§ GOAL
Copy out the following material word for word, retaining every line in its original order.

** begin LISTED RECORDS **

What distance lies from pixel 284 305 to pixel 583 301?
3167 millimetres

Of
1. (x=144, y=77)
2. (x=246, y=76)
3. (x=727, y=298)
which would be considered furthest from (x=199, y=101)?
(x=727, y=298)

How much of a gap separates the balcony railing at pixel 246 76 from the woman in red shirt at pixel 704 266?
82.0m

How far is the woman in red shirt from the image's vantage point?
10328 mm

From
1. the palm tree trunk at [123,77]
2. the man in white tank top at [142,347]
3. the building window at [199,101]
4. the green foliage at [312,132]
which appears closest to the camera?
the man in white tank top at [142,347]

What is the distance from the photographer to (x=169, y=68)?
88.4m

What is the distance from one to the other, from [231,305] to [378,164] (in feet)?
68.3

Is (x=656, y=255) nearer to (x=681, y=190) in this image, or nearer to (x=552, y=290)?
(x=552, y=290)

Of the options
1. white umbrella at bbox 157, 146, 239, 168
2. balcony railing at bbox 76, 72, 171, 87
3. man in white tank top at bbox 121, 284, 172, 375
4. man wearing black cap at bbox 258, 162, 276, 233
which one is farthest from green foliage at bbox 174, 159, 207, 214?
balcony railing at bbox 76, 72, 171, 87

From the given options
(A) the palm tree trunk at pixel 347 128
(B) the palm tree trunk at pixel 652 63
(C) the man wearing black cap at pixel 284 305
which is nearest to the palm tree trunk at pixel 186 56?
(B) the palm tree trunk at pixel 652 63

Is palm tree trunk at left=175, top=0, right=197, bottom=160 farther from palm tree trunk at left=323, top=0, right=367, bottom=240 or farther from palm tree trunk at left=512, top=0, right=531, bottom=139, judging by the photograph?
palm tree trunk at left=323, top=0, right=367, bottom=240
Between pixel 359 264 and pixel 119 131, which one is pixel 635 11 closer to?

** end LISTED RECORDS **

§ RESULT FOR THIS EXERCISE
What distance lies from pixel 284 305 to pixel 583 301?
3167 millimetres

Of
1. (x=144, y=77)
2. (x=246, y=76)
3. (x=727, y=298)
which would be considered furthest from (x=199, y=101)?
(x=727, y=298)

How much of a gap separates the balcony railing at pixel 246 76 from the woman in red shirt at pixel 704 266?
82.0m

How far is the woman in red shirt from the image's vantage point?
10328 mm

From
1. the palm tree trunk at [123,77]
2. the man in white tank top at [142,347]
3. the building window at [199,101]
4. the green foliage at [312,132]
which appears closest to the camera?
the man in white tank top at [142,347]

What is the distance from the photographer to (x=169, y=68)?
88.4m

What is the distance from one to the other, from [231,305] to [378,164] (in feet)?
68.3

Is (x=656, y=255) nearer to (x=681, y=190) in this image, or nearer to (x=552, y=290)?
(x=552, y=290)

Of the options
1. white umbrella at bbox 157, 146, 239, 168
2. balcony railing at bbox 76, 72, 171, 87
3. man in white tank top at bbox 121, 284, 172, 375
4. man wearing black cap at bbox 258, 162, 276, 233
which one is farthest from green foliage at bbox 174, 159, 207, 214?
balcony railing at bbox 76, 72, 171, 87

From the given options
(A) the palm tree trunk at pixel 347 128
(B) the palm tree trunk at pixel 652 63
(C) the man wearing black cap at pixel 284 305
which is nearest to the palm tree trunk at pixel 186 56?
(B) the palm tree trunk at pixel 652 63

Is palm tree trunk at left=175, top=0, right=197, bottom=160 farther from palm tree trunk at left=323, top=0, right=367, bottom=240 or farther from palm tree trunk at left=512, top=0, right=531, bottom=139, judging by the photograph?
palm tree trunk at left=323, top=0, right=367, bottom=240
Between pixel 359 264 and pixel 119 131, which one is pixel 635 11 closer to?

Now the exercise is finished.